__Aim__: Write out the stretch from "Tax laws are" through "cost of ownership." in the article on writing off a car for business, word for word.

__Page excerpt__:
How To Write Off a Car for Business
Being your own boss may be the American dream, but taking that leap can be costly. To help offset your expenses, you might be able to claim your business vehicle as a deduction.
Learning how to write off a car for business can be challenging if you aren’t a tax guru. We break down what you need to know here.
- You need to be a business owner or self-employed to write off a car for business, though there are rare exceptions.
- There are two ways to write your car off for business. The standard mileage rate will let you earn money back for every eligible business mile you drive. If you use the actual expense method, you’ll claim your business car’s operating expenses instead of business miles.
- If you’re buying a car for business, you may be able to claim some or all of its purchase price under Section 179 of the tax code. You must use it more than 50% of the time for business purposes to qualify.
- Tax rules change from year to year, so talk to a tax professional to determine the best options for your financial situation.
Who can write off a car for business?
Tax laws are constantly changing, but as of this writing, only business owners and self-employed contractors are typically eligible to write off a car for business.
You generally can’t write off a car for business if you are a W-2 employee. Exceptions exist for performance artists, military reservists and fee-based government workers.
How to write off a car for business: 2 methods
There are two ways you can write off a car for business: the standard mileage rate or the annual expense method.
1. Standard mileage rate
- You get good gas mileage and put a lot of business miles on your car each year.
- Your business vehicle has a low cost of ownership.
- You haven’t claimed a Section 179 deduction on the car purchase.
- You want the simplest write-off.
The easiest way to write off a car for business is to use the standard mileage rate method.
Standard mileage rate allows you to deduct 67 cents per business mile you drove in tax year 2024 (70 cents in tax year 2025). If you drive for business and personal reasons, you can only write off your business miles. But there is no cap on the number of miles you can deduct.
The IRS has strict rules as to what counts as business miles.
Travel that qualifies for a car write-off | Travel that does not qualify for a car write-off |
---|---|
Miles driven to meet clients Business-related errands like going to the bank or post office Driving to offsite business meetings Traveling from your main office to another office location Rideshare miles (either to pick up passengers or while a passenger is in your car) | Work-related miles you drive as a W-2 employee (in most cases) Miles commuting to and from your regular workplace Personal errands, appointments or events |
Along with your annual mileage, you can claim:
Auto loan interest: You may be able to write off the interest you pay on your auto loan. How much you can claim depends on how much you use your vehicle for business. For instance, if you use your car for business 40% of the time, you can claim 40% of the interest you paid on your car loan.
Personal property taxes: You can claim the business portion of your car’s state and local personal property tax (see example above).
Tolls and parking fees: It’s possible to deduct tolls and parking fees you paid while you drove for business. Paying to park at your regular workplace doesn’t count.

__Listed entries__:
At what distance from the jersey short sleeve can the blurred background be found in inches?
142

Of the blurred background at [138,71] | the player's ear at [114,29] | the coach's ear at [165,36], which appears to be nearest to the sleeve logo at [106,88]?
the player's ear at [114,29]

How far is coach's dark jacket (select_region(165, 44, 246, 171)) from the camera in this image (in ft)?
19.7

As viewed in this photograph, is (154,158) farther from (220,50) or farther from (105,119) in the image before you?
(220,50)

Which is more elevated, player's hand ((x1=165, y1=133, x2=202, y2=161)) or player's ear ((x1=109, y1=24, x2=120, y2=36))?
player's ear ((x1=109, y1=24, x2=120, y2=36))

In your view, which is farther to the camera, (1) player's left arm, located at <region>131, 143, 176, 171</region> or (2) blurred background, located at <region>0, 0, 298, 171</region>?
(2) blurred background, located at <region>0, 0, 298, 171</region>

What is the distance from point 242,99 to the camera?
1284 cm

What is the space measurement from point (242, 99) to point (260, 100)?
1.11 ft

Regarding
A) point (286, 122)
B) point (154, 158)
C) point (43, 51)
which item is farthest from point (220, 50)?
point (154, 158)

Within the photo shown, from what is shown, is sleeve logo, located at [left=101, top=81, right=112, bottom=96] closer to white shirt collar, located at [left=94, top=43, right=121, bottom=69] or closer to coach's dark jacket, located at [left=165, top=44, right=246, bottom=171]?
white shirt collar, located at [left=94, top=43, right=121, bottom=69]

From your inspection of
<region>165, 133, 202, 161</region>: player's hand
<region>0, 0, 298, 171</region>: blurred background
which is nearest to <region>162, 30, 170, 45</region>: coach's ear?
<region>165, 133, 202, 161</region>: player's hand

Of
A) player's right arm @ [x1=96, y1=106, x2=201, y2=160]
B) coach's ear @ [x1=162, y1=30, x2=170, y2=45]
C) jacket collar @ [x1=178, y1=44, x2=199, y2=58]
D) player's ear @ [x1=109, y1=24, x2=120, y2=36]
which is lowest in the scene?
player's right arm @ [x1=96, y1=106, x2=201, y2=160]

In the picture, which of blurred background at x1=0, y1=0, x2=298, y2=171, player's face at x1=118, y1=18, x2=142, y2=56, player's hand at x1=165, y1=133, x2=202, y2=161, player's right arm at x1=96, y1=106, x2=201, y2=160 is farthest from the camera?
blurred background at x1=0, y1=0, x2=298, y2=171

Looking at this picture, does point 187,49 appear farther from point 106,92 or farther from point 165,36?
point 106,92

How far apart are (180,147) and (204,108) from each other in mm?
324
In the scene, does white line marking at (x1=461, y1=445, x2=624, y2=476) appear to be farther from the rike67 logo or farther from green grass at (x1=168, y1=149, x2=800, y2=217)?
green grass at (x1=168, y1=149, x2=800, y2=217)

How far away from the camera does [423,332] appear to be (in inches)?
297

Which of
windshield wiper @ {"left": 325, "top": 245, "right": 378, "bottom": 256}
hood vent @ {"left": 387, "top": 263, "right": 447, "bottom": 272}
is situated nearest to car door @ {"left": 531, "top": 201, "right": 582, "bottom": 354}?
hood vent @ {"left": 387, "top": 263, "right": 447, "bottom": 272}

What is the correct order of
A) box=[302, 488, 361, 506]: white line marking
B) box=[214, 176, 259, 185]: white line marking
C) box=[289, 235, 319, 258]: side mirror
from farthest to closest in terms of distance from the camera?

__Exercise response__:
Tax laws are constantly changing, but as of this writing, only business owners and self-employed contractors are typically eligible to write off a car for business.
You generally can’t write off a car for business if you are a W-2 employee. Exceptions exist for performance artists, military reservists and fee-based government workers.
How to write off a car for business: 2 methods
There are two ways you can write off a car for business: the standard mileage rate or the annual expense method.
1. Standard mileage rate
- You get good gas mileage and put a lot of business miles on your car each year.
- Your business vehicle has a low cost of ownership.